06:20Il avait les clés de tous les appartements.
06:23Il surveillait, les allées et venues des boulangers, des pâtissiers,
06:27des vendeuses, des apprentis.
06:28Je sais que les gens ont du mal à comprendre l'emprise
06:32et pourquoi je ne suis pas partie avant.
06:45Je sais qu'il a eu une emprise tellement grande sur moi
06:51pendant toutes ces années qu'il a encore cette emprise-là aujourd'hui.
06:57J'arrive à m'en détacher de plus en plus.
07:07Là, je sais qu'il n'est plus là, mais c'est comme s'il était encore un peu là.
07:12Face à ces lenteurs du système judiciaire,
07:14son avocate a décidé d'engager la responsabilité de l'État.
07:18J'ai évidemment l'intention de ne pas en rester là
07:23et de montrer que cette justice est faillible.
07:28Alors la justice va me rendre des comptes
07:30et elle va surtout me rendre des comptes à Thalia.
07:32Et effectivement, il faudra que ça fasse du respect.
07:34C'est justement pour dire à la justice, faites votre boulot,
07:39parce que des victimes, il y en a plein.
07:41Et quand elle voit qu'au bout de quatre ans, ça ne sert plus à rien,
07:47elles n'ont même plus envie d'aller déposer plainte.
07:50Contactées, les avocats de Frédéric et Geoffrey Pichard
07:53nous ont indiqué que la famille demandait à ce que leur deuil soit respecté.
07:57Thalia, elle, continue à construire sa nouvelle vie
08:00aux côtés de son fils, dont elle a obtenu la garde.
08:03Mon moteur, de toute façon, ça a toujours été mon fils.
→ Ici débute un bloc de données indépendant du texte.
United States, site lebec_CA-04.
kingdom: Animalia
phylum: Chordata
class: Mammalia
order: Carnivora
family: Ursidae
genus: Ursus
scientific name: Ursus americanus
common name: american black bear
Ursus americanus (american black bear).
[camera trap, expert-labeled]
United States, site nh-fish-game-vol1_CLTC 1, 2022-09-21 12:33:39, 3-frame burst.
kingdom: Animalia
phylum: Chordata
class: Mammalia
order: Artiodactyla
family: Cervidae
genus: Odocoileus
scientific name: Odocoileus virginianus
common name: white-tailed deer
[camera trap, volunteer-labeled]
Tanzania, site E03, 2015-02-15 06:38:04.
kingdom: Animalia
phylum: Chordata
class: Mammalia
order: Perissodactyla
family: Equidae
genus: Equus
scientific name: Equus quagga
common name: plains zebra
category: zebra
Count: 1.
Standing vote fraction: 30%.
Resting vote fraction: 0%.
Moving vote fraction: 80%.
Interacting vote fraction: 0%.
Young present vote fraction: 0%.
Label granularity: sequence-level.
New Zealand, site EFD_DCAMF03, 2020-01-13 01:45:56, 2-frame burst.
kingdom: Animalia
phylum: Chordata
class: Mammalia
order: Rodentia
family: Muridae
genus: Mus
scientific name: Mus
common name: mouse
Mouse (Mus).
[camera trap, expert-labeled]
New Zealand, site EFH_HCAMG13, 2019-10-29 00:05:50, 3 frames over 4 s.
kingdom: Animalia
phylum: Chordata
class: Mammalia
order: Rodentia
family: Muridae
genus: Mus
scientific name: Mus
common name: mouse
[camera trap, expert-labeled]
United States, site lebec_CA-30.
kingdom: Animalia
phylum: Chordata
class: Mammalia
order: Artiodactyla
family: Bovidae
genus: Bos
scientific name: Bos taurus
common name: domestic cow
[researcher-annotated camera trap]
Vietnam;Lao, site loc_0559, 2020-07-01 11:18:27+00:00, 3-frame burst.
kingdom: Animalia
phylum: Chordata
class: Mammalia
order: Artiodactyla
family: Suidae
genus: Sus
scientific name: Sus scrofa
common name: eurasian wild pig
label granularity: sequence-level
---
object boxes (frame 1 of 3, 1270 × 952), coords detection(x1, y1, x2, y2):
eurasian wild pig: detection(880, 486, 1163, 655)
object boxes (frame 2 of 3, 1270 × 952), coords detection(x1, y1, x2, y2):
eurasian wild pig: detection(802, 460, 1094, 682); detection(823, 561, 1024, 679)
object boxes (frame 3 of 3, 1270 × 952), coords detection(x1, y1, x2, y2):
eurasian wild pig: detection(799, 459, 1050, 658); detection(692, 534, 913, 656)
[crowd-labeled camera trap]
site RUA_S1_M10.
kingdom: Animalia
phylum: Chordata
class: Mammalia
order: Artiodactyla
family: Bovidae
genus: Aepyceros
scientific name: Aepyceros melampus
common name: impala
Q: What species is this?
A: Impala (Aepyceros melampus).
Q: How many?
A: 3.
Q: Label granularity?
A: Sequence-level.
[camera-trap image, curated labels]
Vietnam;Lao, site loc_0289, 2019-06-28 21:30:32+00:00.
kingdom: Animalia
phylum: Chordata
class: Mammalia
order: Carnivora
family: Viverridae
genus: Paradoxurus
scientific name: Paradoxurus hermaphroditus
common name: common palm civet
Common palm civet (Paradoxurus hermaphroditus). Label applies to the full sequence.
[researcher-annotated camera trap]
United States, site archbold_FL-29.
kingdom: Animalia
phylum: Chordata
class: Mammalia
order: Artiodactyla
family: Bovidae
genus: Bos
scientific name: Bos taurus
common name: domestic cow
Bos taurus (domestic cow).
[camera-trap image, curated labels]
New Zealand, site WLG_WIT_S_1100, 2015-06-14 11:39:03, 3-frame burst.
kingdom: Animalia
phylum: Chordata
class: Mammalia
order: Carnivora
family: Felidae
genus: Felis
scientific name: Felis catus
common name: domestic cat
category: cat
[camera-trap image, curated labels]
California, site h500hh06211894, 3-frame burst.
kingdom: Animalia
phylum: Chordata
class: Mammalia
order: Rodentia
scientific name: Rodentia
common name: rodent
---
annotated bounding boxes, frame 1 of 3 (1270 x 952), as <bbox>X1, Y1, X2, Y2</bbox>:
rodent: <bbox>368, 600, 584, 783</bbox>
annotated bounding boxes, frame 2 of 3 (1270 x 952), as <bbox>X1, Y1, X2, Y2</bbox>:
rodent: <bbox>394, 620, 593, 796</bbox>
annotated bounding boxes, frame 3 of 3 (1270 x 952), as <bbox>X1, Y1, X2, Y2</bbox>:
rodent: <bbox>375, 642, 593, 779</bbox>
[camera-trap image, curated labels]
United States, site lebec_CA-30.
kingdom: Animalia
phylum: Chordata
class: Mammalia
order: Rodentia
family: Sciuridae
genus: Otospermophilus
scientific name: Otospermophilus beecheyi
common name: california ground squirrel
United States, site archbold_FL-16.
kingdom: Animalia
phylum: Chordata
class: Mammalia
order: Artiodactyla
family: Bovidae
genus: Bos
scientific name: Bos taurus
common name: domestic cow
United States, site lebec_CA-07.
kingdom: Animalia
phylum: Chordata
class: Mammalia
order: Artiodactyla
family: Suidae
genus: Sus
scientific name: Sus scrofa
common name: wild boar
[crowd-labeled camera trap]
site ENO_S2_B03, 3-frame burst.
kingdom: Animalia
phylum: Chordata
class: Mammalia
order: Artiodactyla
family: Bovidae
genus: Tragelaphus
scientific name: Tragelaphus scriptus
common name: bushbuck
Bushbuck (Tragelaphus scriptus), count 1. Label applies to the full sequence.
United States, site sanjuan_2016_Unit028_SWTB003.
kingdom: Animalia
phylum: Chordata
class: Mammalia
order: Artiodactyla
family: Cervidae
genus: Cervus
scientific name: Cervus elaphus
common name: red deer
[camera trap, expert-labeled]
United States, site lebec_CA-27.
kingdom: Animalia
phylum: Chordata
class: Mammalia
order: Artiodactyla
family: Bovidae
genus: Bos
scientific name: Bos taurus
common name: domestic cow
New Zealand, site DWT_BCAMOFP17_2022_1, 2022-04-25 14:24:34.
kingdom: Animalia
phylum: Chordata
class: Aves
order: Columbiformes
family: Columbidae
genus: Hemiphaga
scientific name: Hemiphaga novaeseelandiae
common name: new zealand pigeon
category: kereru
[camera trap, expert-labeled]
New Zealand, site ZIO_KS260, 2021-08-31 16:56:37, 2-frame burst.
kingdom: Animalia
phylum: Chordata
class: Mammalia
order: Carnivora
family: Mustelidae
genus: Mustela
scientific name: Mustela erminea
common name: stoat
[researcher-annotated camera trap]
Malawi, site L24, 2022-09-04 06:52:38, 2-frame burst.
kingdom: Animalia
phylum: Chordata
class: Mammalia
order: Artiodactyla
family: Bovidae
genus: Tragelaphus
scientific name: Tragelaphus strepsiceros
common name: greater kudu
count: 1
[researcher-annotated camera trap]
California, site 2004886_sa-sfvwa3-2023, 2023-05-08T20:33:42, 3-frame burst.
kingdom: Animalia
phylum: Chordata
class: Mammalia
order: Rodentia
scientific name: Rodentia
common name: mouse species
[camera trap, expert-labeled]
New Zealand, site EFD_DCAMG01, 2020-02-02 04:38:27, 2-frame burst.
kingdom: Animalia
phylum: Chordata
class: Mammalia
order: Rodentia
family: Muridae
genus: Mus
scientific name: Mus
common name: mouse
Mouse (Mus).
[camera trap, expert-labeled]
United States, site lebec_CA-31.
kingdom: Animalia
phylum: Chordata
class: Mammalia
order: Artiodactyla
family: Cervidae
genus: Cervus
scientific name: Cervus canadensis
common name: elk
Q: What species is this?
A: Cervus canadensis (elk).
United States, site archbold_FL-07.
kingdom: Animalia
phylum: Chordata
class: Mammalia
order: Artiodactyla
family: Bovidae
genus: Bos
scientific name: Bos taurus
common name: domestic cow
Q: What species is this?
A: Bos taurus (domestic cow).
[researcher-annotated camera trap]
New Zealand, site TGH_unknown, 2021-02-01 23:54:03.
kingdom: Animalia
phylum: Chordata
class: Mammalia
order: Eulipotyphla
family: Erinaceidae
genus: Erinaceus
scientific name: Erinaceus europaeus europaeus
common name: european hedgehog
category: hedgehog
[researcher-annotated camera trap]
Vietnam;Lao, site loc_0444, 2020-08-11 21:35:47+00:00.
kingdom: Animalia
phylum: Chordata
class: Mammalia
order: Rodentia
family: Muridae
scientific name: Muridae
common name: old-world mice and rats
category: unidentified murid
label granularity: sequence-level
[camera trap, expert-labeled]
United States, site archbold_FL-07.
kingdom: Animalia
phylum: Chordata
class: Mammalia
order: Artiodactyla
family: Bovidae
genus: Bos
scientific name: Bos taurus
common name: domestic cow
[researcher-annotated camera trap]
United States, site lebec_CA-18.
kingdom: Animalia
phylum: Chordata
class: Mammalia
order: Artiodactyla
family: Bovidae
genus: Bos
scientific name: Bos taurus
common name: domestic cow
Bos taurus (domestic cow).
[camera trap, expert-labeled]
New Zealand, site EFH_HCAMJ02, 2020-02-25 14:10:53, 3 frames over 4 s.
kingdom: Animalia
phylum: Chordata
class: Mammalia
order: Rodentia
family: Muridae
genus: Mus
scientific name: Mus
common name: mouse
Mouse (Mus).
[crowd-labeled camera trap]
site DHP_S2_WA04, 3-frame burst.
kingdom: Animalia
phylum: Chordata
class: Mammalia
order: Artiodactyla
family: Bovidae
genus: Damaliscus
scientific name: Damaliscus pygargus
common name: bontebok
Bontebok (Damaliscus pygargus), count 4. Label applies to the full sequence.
08:05Toutes les étapes que je franchis depuis que je suis partie,
08:09pour moi, c'est des batailles gagnées, en fait.
08:12Retravailler, de réussir aussi à ressortir dans la rue sans avoir peur.
08:18Je ne suis pas une bonne à rien, comme ils disaient, en fait.
08:21À chaque fois que je témoigne,
08:22c'est que j'espère que d'autres personnes, d'autres femmes qui vivent ça,
08:29c'est la force de partir et de croire en la justice
08:34et de se dire qu'il faut porter plainte.
08:37Je n'ai pas de rancœur, en fait, je crois encore en la justice.
08:42Mais oui, je suis déçue, en fait.
08:49Avec la mort de Frédéric Pichard, les poursuivres s'éteignent en ce qu'il concerne.
08:53En absence de procès, il est donc présumé innocent.
08:57Son fils Geoffray reste mis en examen pour agression sexuelle sur mineurs de 15 ans
09:01et sous statut de témoin assisté pour les viols présumés commis sur Thalia.